> EXTRAIT DU TEXTE:

↓

[Tribune] Le Conseil national de la refondation voulu par Macron ? Bye-bye, la démocratie !

bayrou

Le président de la République devrait mettre en place, le 8 septembre prochain, le « Conseil national de la refondation », nouvelle instance née de son imagination. Beaucoup se sont indignés du fait que les initiales de ce forum, CNR, renvoyaient au « Conseil national de la résistance » fondé par le général de Gaulle et dont l’organisation fut confiée à Jean Moulin. Il faut surtout y voir le signe de l’incroyable outrecuidance d’Emmanuel Macron qui, sans cesse, le pousse à l’erreur, voire au ridicule. Mais ce Conseil est surtout le signe du dysfonctionnement de notre démocratie.

Cette assemblée dévolue à François Bayrou devrait être composée de représentants des forces politiques, économiques, sociales, des associations d’élus des territoires et de citoyens tirés au sort. Les premières réactions augurent mal de l’avenir du Conseil en question. Dans une lettre du 26 août dernier adressée au président de la République, le président du Sénat indiquait qu’il y voyait « une forme de contournement du Parlement ». Apparemment, il n’est pas le seul, puisque tous les partis d’opposition refusent d’y participer, que beaucoup d’organisations tels le MEDEF, la CPME, la CFDT, la CFE-CGC, la CFTC, le CESE et même Horizons y participeront, mais semblent plus que dubitatifs, et que seuls Renaissance et le MoDem soutiennent pleinement l’initiative.

↑

> EXERCICE A:
Citez intégralement la tribune ci-dessus sur le Conseil national de la refondation.

> DONNÉES FOURNIES:

↓

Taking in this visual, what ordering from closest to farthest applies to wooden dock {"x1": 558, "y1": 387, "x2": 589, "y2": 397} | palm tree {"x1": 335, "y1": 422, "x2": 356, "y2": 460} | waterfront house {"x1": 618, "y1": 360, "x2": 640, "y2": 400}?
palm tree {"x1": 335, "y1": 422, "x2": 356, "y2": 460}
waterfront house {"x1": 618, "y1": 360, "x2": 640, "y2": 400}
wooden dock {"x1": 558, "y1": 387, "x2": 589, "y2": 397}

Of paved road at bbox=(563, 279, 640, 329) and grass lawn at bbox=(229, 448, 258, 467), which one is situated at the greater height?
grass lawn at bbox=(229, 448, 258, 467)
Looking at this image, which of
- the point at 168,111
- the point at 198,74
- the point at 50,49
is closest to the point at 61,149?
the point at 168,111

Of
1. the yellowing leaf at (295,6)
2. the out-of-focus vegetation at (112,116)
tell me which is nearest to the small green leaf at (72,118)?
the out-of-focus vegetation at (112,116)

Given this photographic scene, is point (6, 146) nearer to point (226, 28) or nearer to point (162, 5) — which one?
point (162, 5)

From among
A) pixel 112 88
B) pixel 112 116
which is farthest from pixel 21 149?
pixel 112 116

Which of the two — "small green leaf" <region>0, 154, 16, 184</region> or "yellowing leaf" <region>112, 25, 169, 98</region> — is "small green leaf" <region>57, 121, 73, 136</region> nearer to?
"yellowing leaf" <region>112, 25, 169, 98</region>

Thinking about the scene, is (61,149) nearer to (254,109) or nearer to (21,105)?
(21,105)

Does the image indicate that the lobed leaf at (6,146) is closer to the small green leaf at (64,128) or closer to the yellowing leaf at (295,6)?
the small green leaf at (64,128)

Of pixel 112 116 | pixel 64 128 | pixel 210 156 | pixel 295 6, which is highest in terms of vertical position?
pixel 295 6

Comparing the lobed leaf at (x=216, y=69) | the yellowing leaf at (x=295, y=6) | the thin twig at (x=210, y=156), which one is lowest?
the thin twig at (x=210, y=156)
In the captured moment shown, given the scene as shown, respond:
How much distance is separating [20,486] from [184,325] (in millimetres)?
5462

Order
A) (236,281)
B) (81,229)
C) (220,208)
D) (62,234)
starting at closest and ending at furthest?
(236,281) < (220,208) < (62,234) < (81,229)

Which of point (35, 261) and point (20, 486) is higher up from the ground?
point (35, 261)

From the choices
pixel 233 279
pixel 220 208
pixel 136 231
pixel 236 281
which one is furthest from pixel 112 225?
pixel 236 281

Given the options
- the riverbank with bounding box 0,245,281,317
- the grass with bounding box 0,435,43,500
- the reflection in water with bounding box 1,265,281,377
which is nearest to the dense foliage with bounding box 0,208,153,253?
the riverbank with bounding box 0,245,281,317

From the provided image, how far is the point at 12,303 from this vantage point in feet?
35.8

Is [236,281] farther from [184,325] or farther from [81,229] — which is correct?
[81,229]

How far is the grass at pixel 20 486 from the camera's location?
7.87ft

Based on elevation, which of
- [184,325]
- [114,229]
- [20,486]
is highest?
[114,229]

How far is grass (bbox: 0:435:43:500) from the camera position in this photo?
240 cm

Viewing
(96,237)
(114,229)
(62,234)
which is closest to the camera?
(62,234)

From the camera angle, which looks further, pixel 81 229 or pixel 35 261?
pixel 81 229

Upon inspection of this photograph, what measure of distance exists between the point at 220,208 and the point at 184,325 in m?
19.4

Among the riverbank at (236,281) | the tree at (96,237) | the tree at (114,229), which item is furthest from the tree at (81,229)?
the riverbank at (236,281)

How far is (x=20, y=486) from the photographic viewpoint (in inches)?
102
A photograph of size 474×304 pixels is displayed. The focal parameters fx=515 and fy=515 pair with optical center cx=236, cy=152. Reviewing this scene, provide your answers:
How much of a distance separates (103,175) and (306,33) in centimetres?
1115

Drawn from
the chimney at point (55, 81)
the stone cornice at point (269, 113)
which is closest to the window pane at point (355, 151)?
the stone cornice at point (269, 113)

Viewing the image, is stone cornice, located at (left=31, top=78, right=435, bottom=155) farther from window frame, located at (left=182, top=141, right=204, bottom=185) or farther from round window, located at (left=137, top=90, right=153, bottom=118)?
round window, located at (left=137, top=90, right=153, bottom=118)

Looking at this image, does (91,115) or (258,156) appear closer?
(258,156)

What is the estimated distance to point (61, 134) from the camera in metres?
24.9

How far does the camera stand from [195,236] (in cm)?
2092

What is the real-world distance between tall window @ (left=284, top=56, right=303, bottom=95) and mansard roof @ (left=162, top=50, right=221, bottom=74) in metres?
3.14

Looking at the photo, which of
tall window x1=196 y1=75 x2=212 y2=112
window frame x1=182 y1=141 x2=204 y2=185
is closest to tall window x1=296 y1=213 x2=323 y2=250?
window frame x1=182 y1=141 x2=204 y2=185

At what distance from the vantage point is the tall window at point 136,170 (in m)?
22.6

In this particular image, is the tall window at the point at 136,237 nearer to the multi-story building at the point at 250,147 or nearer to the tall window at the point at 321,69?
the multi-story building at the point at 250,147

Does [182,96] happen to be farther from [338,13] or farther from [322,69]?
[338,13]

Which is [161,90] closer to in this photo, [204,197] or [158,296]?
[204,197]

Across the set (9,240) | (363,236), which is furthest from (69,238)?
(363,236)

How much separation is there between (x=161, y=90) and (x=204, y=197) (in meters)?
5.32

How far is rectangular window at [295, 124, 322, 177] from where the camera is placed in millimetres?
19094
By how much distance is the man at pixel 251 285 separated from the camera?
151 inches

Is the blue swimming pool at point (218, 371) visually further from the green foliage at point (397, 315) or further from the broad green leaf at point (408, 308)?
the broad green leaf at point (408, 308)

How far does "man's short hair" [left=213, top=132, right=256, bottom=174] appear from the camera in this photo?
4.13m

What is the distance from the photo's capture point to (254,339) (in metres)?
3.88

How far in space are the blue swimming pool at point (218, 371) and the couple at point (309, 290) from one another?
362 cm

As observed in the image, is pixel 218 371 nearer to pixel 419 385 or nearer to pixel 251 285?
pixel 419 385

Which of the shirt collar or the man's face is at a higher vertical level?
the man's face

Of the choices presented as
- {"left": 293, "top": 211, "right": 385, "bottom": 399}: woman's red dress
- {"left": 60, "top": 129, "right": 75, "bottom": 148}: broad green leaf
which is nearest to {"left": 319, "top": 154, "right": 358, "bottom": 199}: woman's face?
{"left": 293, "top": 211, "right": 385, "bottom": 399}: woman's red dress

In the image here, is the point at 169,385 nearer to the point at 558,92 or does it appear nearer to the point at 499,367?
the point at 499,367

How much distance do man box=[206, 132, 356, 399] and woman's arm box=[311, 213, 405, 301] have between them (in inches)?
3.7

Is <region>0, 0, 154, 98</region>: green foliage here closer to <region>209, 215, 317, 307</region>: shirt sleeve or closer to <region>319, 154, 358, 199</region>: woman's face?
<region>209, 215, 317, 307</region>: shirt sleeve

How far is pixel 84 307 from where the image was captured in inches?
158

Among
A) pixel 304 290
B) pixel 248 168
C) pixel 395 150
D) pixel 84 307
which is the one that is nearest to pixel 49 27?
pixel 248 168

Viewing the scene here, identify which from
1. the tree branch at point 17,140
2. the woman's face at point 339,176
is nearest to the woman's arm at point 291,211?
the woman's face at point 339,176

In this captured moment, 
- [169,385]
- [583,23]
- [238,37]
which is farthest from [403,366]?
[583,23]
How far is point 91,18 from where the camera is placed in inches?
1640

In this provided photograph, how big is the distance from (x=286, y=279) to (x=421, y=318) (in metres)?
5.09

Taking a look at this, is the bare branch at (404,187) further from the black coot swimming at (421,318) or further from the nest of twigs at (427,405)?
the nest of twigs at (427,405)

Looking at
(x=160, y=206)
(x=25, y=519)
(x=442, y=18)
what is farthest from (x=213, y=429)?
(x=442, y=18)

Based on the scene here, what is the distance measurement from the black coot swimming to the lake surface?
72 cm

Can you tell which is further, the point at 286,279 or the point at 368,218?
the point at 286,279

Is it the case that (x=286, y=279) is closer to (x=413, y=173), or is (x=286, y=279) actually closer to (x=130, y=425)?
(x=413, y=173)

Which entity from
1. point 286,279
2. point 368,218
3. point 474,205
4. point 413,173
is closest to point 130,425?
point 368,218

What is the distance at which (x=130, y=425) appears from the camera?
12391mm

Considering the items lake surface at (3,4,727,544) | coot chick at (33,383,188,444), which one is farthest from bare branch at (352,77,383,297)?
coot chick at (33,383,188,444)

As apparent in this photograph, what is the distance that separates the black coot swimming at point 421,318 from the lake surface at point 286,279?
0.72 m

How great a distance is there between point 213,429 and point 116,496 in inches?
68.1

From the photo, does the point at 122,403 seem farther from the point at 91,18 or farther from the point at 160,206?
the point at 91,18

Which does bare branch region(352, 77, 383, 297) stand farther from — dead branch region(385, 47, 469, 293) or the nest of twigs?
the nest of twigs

↑

> EXERCICE B:
Reproduisez à l'identique les lignes des données fournies, en commençant par celle qui contient « From the photo, does » et en terminant par la dernière ligne de ces données, les deux incluses.

> RÉSULTAT A:
[Tribune] Le Conseil national de la refondation voulu par Macron ? Bye-bye, la démocratie !

bayrou

Le président de la République devrait mettre en place, le 8 septembre prochain, le « Conseil national de la refondation », nouvelle instance née de son imagination. Beaucoup se sont indignés du fait que les initiales de ce forum, CNR, renvoyaient au « Conseil national de la résistance » fondé par le général de Gaulle et dont l’organisation fut confiée à Jean Moulin. Il faut surtout y voir le signe de l’incroyable outrecuidance d’Emmanuel Macron qui, sans cesse, le pousse à l’erreur, voire au ridicule. Mais ce Conseil est surtout le signe du dysfonctionnement de notre démocratie.

Cette assemblée dévolue à François Bayrou devrait être composée de représentants des forces politiques, économiques, sociales, des associations d’élus des territoires et de citoyens tirés au sort. Les premières réactions augurent mal de l’avenir du Conseil en question. Dans une lettre du 26 août dernier adressée au président de la République, le président du Sénat indiquait qu’il y voyait « une forme de contournement du Parlement ». Apparemment, il n’est pas le seul, puisque tous les partis d’opposition refusent d’y participer, que beaucoup d’organisations tels le MEDEF, la CPME, la CFDT, la CFE-CGC, la CFTC, le CESE et même Horizons y participeront, mais semblent plus que dubitatifs, et que seuls Renaissance et le MoDem soutiennent pleinement l’initiative.

> RÉSULTAT B:
From the photo, does the point at 122,403 seem farther from the point at 91,18 or farther from the point at 160,206?
the point at 91,18

Which does bare branch region(352, 77, 383, 297) stand farther from — dead branch region(385, 47, 469, 293) or the nest of twigs?
the nest of twigs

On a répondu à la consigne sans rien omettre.